Putting It All Together — Building a PHP Extension That Does Nothing (Useful) — part 4

Over three parts, we’ve built a PHP extension from scratch and discovered that replacing functions in PHP’s function table is both simpler and harder than it looks. We replaced strlen on the first try, segfaulted on user functions, learned about DO_UCALL vs DO_FCALL, discovered runtime cache slots, and found the two-file pattern that makes everything work.

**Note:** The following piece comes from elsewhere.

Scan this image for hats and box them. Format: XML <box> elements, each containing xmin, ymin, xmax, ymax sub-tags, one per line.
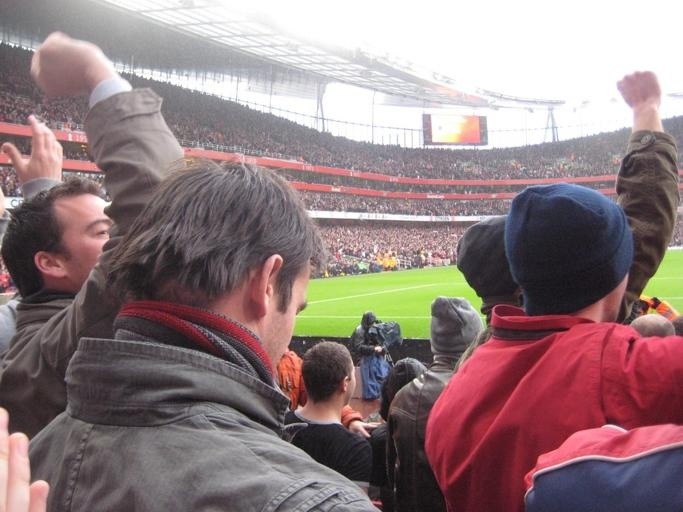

But our code is a mess. A global stored_replacement pointer. One replacement at a time. No cleanup. No tests. Time to fix that.

The Problems With Our Current Code

Looking at funswap.c from part 2, there are several issues:

  1. One replacement at a time: stored_replacement is a single global pointer. Replace two functions and the first replacement is lost.
  2. No cleanup: we never free the stored replacement or the copied original. Memory leaks every request.
  3. No way to map wrapper to replacement: all wrappers share the same handler, which reads the same global. If we replace both strlen and strtolower, they both call the same closure.
  4. No tests: we’ve been testing manually with php -r.

A Proper Registry

Instead of a global pointer, we need a hash table that maps function names to their replacement closures. When the wrapper handler fires, it looks up which replacement to call based on its own function name.

First, update the header to add module globals.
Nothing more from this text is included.